#### Brief
Convert every line of the rows below into a JSON list of strings, one string per line, skipping blank lines and leaving out the picture lines.

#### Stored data
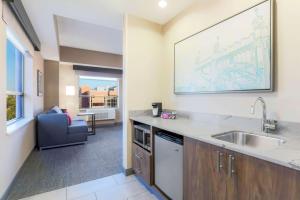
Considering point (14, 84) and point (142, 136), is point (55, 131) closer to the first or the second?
point (14, 84)

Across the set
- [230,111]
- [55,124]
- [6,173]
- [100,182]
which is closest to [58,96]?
[55,124]

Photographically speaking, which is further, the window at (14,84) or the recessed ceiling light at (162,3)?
the window at (14,84)

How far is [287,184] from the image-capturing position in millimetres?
821

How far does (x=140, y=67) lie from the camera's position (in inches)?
101

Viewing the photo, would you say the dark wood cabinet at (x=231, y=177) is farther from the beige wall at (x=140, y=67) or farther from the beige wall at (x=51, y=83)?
the beige wall at (x=51, y=83)

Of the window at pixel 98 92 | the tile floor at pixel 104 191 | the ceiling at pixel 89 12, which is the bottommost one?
the tile floor at pixel 104 191

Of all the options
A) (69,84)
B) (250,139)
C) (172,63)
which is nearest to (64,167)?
(172,63)

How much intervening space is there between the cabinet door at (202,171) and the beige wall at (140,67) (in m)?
1.25

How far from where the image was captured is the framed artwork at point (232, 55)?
4.75 ft

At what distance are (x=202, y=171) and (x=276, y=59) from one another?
1.20m

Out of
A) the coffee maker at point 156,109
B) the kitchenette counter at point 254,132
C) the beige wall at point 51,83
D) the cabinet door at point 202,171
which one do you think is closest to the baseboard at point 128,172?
the kitchenette counter at point 254,132

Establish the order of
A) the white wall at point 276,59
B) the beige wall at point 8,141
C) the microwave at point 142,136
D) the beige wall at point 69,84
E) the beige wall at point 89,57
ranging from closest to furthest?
the white wall at point 276,59
the beige wall at point 8,141
the microwave at point 142,136
the beige wall at point 89,57
the beige wall at point 69,84

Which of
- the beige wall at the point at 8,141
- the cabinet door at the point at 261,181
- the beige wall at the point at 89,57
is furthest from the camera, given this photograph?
the beige wall at the point at 89,57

#### Output below
[
  "Considering point (14, 84) and point (142, 136), is point (55, 131) closer to the first or the second?",
  "point (14, 84)",
  "Across the set",
  "- [230,111]",
  "- [55,124]",
  "- [6,173]",
  "- [100,182]",
  "which is closest to [58,96]?",
  "[55,124]",
  "Photographically speaking, which is further, the window at (14,84) or the recessed ceiling light at (162,3)?",
  "the window at (14,84)",
  "How far is [287,184] from the image-capturing position in millimetres?",
  "821",
  "How far does (x=140, y=67) lie from the camera's position (in inches)?",
  "101",
  "Viewing the photo, would you say the dark wood cabinet at (x=231, y=177) is farther from the beige wall at (x=140, y=67) or farther from the beige wall at (x=51, y=83)?",
  "the beige wall at (x=51, y=83)",
  "Of the window at pixel 98 92 | the tile floor at pixel 104 191 | the ceiling at pixel 89 12, which is the bottommost one?",
  "the tile floor at pixel 104 191",
  "Of all the options",
  "A) (69,84)",
  "B) (250,139)",
  "C) (172,63)",
  "which is nearest to (64,167)?",
  "(172,63)",
  "How much intervening space is there between the cabinet door at (202,171) and the beige wall at (140,67) (in m)?",
  "1.25",
  "How far from where the image was captured is the framed artwork at point (232, 55)?",
  "4.75 ft",
  "At what distance are (x=202, y=171) and (x=276, y=59) from one another?",
  "1.20m",
  "Out of",
  "A) the coffee maker at point 156,109",
  "B) the kitchenette counter at point 254,132",
  "C) the beige wall at point 51,83",
  "D) the cabinet door at point 202,171",
  "which one do you think is closest to the baseboard at point 128,172?",
  "the kitchenette counter at point 254,132",
  "Establish the order of",
  "A) the white wall at point 276,59",
  "B) the beige wall at point 8,141",
  "C) the microwave at point 142,136",
  "D) the beige wall at point 69,84",
  "E) the beige wall at point 89,57",
  "ranging from closest to furthest?",
  "the white wall at point 276,59",
  "the beige wall at point 8,141",
  "the microwave at point 142,136",
  "the beige wall at point 89,57",
  "the beige wall at point 69,84",
  "Which of",
  "- the beige wall at the point at 8,141",
  "- the cabinet door at the point at 261,181",
  "- the beige wall at the point at 89,57",
  "is furthest from the camera, given this photograph?",
  "the beige wall at the point at 89,57"
]